■ AUFGABE 1 ■
Womit vergleicht Anderl-Doliwa im Text zur Resilienz die Resilienz?
■ AUFGABE 2 ■
Fasse den Absatz des Textes zur Resilienz, der mit „In herausfordernden Zeiten“ beginnt, als Stichpunktliste zusammen und behalte dabei seine wesentlichen Aussagen bei.
■ AUFGABE 3 ■
Führe den Text zur Resilienz im Anschluss an seinen letzten Satz weiter.

■ VORLIEGENDER TEXT ■
"""
Anderl-Doliwa: Resilienz ist wie ein Muskel – er ist von Anfang an da, aber erst, wenn ich ihn trainiere und belaste, wächst er und wird stärker. Übertragen auf unser Leben bedeutet das: Auch Herausforderungen und Krisen zu bewältigen, erfordert Übung. Wir sollten also nicht gleich zu viel von uns verlangen.

Wagner: So ist es – wenn wir in unserem Leben schon viele Ausnahmesituationen erlebt haben, können wir aus der Erfahrung lernen. Dazu gehören auch alltägliche Herausforderungen: der erste Schultag, ein Auto kaufen, eine Wohnung renovieren, Man wächst buchstäblich daran. In schwierigen Situationen können wir uns an unserem früheren Handeln orientieren und uns klarmachen – was hat mir damals in dieser und jener Situation geholfen – wie bin ich damit umgegangen.

Dabei helfen uns natürlich die Menschen um uns herum, die uns Halt und Unterstützung geben und auf die wir uns verlassen können. Es hilft zu wissen, dass wir nicht alleine sind und dass andere ähnlichen Herausforderungen gegenüberstehen. Wir müssen nicht alles alleine können.

Was macht Resilienz gerade jetzt aus? Woran erkennen wir wie widerstandsfähig wir sind?

Anderl-Doliwa: In herausfordernden Zeiten ist es wichtig, dass wir uns unseren Tag strukturieren und möglichst viele alltägliche Routinen beibehalten oder schaffen. Denn die können uns in unsicheren Zeiten Sicherheit geben. Resilienz zeigt sich schon in kleinen Dingen – wenn ich trotz Homeoffice, Kurzarbeit oder Kontaktbeschränkungen morgens aufstehe und mich anziehe, mich zu gewohnten Zeiten ums Einkaufen und Essen kümmere, Spaziergänge mache oder kleine Projekte verfolge.
Wagner: Wir müssen das Gute in der Situation sehen. Ich denke da an eine Freundin, die aufgrund einer psychischen Erkrankung viele Jahre in einer betreuten Einrichtung gelebt hat und jetzt alleine lebt. Für sie ist die Corona-Krise mit all ihren Einschränkungen ein Sprungbrett, um in einen Alltag zu finden, den sie selbst strukturiert. Dabei denkt sie von Tag zu Tag – in kleinen Schritten. Auch das kann helfen: sich einen Plan für den nächsten Tag oder die nächste Woche zu machen, an dem man sich immer wieder orientieren kann. Zum Beispiel gehen sie und ich regelmäßig samstags zusammen wandern. Das kann schon ein Fixpunkt sein.
"""
■ DATENAUSZUG ■
"""
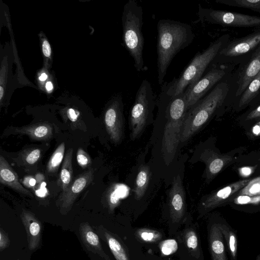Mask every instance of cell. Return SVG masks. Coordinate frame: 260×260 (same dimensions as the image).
"""
■ LÖSUNG 1 ■
Mit einem Muskel.

■ LÖSUNG 2 ■
- In herausfordernden Zeiten ist es wichtig, den Tag zu strukturieren und möglichst viele alltägliche Routinen beizubehalten oder neu zu schaffen.
- Routinen können in unsicheren Zeiten Sicherheit geben.
- Resilienz zeigt sich schon in kleinen Dingen trotz Homeoffice, Kurzarbeit oder Kontaktbeschränkungen:
  - morgens aufstehen und sich anziehen
  - sich zu gewohnten Zeiten ums Einkaufen und Essen kümmern
  - Spaziergänge machen
  - kleine Projekte verfolgen

■ LÖSUNG 3 ■
Was können wir tun, damit wir auch in schwierigen Zeiten zuversichtlich und ausgeglichen bleiben?

Wagner: Im Kontakt mit anderen bleiben! Der Austausch ist wichtig: wie gehen die anderen mit solchen Situationen um, welche Lösungsstrategien haben sie. So fühlen wir uns auch bestärkt in dem, was wir tun und dass wir auf dem richtigen Weg sind. Oder wir können uns durch eine andere Perspektive neu ausrichten.

Anderl-Doliwa: Anderen zu helfen oder ihnen eine Freude zu machen, kann auch uns selbst guttun. Eine Selbsthilfegruppe, mit der ich durch meinen Beruf eng in Kontakt bin, hat zum Beispiel all ihren Mitgliedern ein Päckchen Sonnenblumensamen mit der Post geschickt. Jeder für sich und doch alle gemeinsam konnten beobachten, wie die Sonnenblumen im eigenen Beet wachsen. Dieses kleine Projekt hatte nicht nur eine Aufgabe und ein Ziel –  nämlich, dafür zu sorgen, dass schöne Sonnenblumen wachsen. Es hatte auch etwas Verbindendes für die Menschen, die sich gerade nicht sehen konnten.

Wagner: Generell kann es uns guttun, kleine Projekte umzusetzen. Sie verschaffen uns ein Ziel, aber auch Aktivität, Ablenkung und positive Eindrücke. Und wir bekommen das Gefühl, dass wir selbst etwas bewirken können, statt der Situation gegenüber ohnmächtig zu sein.

Wenn uns akut Ängste und Sorgen überrollen – wie schaffen wir es, uns zu beruhigen und wieder nach vorne zu schauen?

Anderl-Doliwa: Unsere Gedanken tragen einen großen Teil dazu bei, wie wir uns fühlen. In solchen Situationen sollten wir uns zunächst darüber bewusst werden, dass wir grade im Katastrophenmodus denken. Dann müssen wir uns hinsetzen und sagen: Stopp jetzt mit den Gedanken. Es kann helfen die Gedanken aufzuschreiben und zu überlegen – was läuft trotz allem grade gut? Außerdem sollten wir uns klarmachen, dass jede Krise zeitlich begrenzt ist und die Lage sich irgendwann wieder entspannt.

Wagner: Wir sollten uns nicht als Opfer der Krise sehen, sondern erkennen: die Situation ist vielleicht nicht schön, aber ich kann etwas tun, um sie für mich und andere besser zu machen.

Welche Tipps können Sie geben, wie wir in guten Zeiten unsere seelische Widerstandskraft zu stärken, um in schwierigen Zeiten davon zehren?

Anderl-Doliwa: Indem wir die Krise reflektieren, können wir auch die positiven Aspekte darin erkennen. Ich frage mich zum Beispiel: Brauchen wir die ganzen Reisen oder geht es auch anders? Können wir besser mit uns umgehen, indem wir etwas von der Entschleunigung beibehalten?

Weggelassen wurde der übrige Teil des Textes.